Music which abandons pre-defined structures, and instead discovers structure and meaning through the act of creating sounds. Some examples are live sound performances (exploring the sounds created rather than forcing musical structure), or 'random' cut-and-paste tape manipulation. Often, these extreme forms of experimental music move outside of the true definition of music and rather are experiments of sound.

Some of the main areas of experimental music:

Early Electronic Music: After World War II, the military technology that was used for communications was made available to musicians, who used this technology for early experiments in electronic music. Pierre Henry and Pierre Schaeffer pioneered the genre of musique concrète, while Iannis Xenakis, Edgard Varèse, Steve Reich, Pauline Oliveros, Karlheinz Stockhausen, and many others went on to use electronics in new ways.

Systems/Generative Music: This music is in some ways related to earlier serial music, yet takes the parameterization of musical elements to its extreme. The best known composer in this are is Iannis Xenakis. He took probability theory, game theory, and countless other mathematical and architectural models and applied them to musical elements. With the advent of computers, many composers now compose algorithmic music with the aid of software such as MAX.

Chance/Aleatory Music: This music was pioneered by John Cage. While his earlier pieces explored new rhythmic, structural, and timbral realms with the use of "square root rhythm" and prepared piano, he moved on to chance operations with his seminal Music of Changes for piano (1951). In this piece, the sequence of musical elements was determined compositionally by flipping coins. Cage went on to continue using chance operations for the rest of his life, though after the early 1950s, he used the oracles of the I Ching. Other notable composers who have used chance and indeterminacy operations in their music: Karlheinz Stockhausen, Pierre Boulez, and many others.

Minimalist Music: Considered by many to have been started by Terry Riley with In C (1963), minimalism is characterized by usually diatonic harmony, a pulsing rhythm, and repetitive phrasing. Often these materials are subjected to musical processes, such as phasing. Other notable composers in this genre are Steve Reich, Philip Glass, La Monte Young, and Gavin Bryars.

Conceptual/Transcendental Music: This area of experimental music is, by definition, hard to classify, because the music in the genre is often combined with conceptual art, and transcends genre-based distinctions. Influenced by the minimalists, aleatory composers, and conceptual art movements such as Fluxus, this music is often represented through text-based or graphical scores, and sometimes includes improvisation. Composers in this group include La Monte Young, Pauline Oliveros, and Cornelius Cardew.

Improvisation: Experimental improvisors often fuse noise, traditional musics, and jazz . Notable experimental improvisors include Pauline Oliveros and the Deep Listening Band, Anthony Braxton, Cecil Taylor, Cornelius Cardew and AMM, and Fred Frith.

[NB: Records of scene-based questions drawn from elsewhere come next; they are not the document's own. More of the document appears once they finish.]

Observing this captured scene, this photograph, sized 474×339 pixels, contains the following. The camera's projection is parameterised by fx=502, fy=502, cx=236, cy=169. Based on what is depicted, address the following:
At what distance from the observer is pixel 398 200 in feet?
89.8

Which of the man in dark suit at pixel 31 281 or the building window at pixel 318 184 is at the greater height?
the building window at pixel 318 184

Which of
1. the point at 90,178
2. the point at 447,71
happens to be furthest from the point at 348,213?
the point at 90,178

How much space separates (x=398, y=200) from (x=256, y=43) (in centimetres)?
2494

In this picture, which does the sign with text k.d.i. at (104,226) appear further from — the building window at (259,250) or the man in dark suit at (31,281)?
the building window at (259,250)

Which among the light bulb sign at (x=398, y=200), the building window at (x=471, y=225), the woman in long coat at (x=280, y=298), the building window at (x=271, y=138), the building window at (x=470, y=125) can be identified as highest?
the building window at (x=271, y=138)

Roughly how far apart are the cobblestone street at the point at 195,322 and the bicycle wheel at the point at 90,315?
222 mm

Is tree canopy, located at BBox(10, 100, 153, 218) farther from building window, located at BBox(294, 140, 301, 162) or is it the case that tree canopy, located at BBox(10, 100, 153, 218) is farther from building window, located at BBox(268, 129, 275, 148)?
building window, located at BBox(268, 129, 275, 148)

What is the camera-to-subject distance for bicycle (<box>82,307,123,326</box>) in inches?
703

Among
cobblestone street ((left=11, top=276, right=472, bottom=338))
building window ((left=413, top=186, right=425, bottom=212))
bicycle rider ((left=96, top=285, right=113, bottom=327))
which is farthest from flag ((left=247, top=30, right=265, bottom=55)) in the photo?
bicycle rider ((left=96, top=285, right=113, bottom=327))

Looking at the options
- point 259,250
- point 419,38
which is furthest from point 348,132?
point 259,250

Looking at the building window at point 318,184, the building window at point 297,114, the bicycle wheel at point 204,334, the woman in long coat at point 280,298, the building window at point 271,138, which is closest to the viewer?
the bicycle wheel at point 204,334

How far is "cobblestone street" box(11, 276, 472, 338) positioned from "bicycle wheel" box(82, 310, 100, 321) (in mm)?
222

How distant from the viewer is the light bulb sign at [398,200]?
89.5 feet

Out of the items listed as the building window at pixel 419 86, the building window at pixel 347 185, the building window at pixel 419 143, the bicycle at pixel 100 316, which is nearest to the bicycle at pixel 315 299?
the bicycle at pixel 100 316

New experimental music continues to be made every day. Current musicians such as Diamanda Galas, Laurie Anderson, Ikue Mori, John Zorn, Kaffe Matthews, and others push boundaries and genres. Indeed, this new music is so new that there have yet to be classifications invented for much of it.

Experimental music relies on the concept of the composition itself having an uncertain performance. The idea being that the composer no longer controls every aspect of the composition, that some parts are left as variables. That there is the possibility of two completely different performances of the same piece.

A very renowned piece is 4'33" by John Cage. Although no longer relevant in terms of today's music. At its time it was one of the first pieces of experimental music composed.

Other experimental pieces include the use of the audience in the very make up of the piece. So that each individual performance varies with the audience.

However the term 'Experimental Music' is often mis-used to define music that is, rather, not an experiment in itself. But rather breaks the musical rules and confines that have supposedly been imposed.

Artists such as Moby (see below) are not really experimental musicians. It can be argued that the music that they create was an experiment originally. As It was.

If anyone attempts to create music by melding and breaking genre's in a way that has not been done before, it is, in a sense, experimental. But it is not to be assumed that their music is experimental. It is instead only themselves who have experimented, and only once usually.

There are also bands such as Pink Floyd and Radiohead, who experiment many times over their musical careers. But they are not experimental musicians, nor do they create experimental music.

Their experiment is only that they are bending/breaking genre's. Not that they are composing music as an experiment.

An experimental piece has only the confines that the composer must be uncertain as to how the piece will sound, when performed, and performance to performance.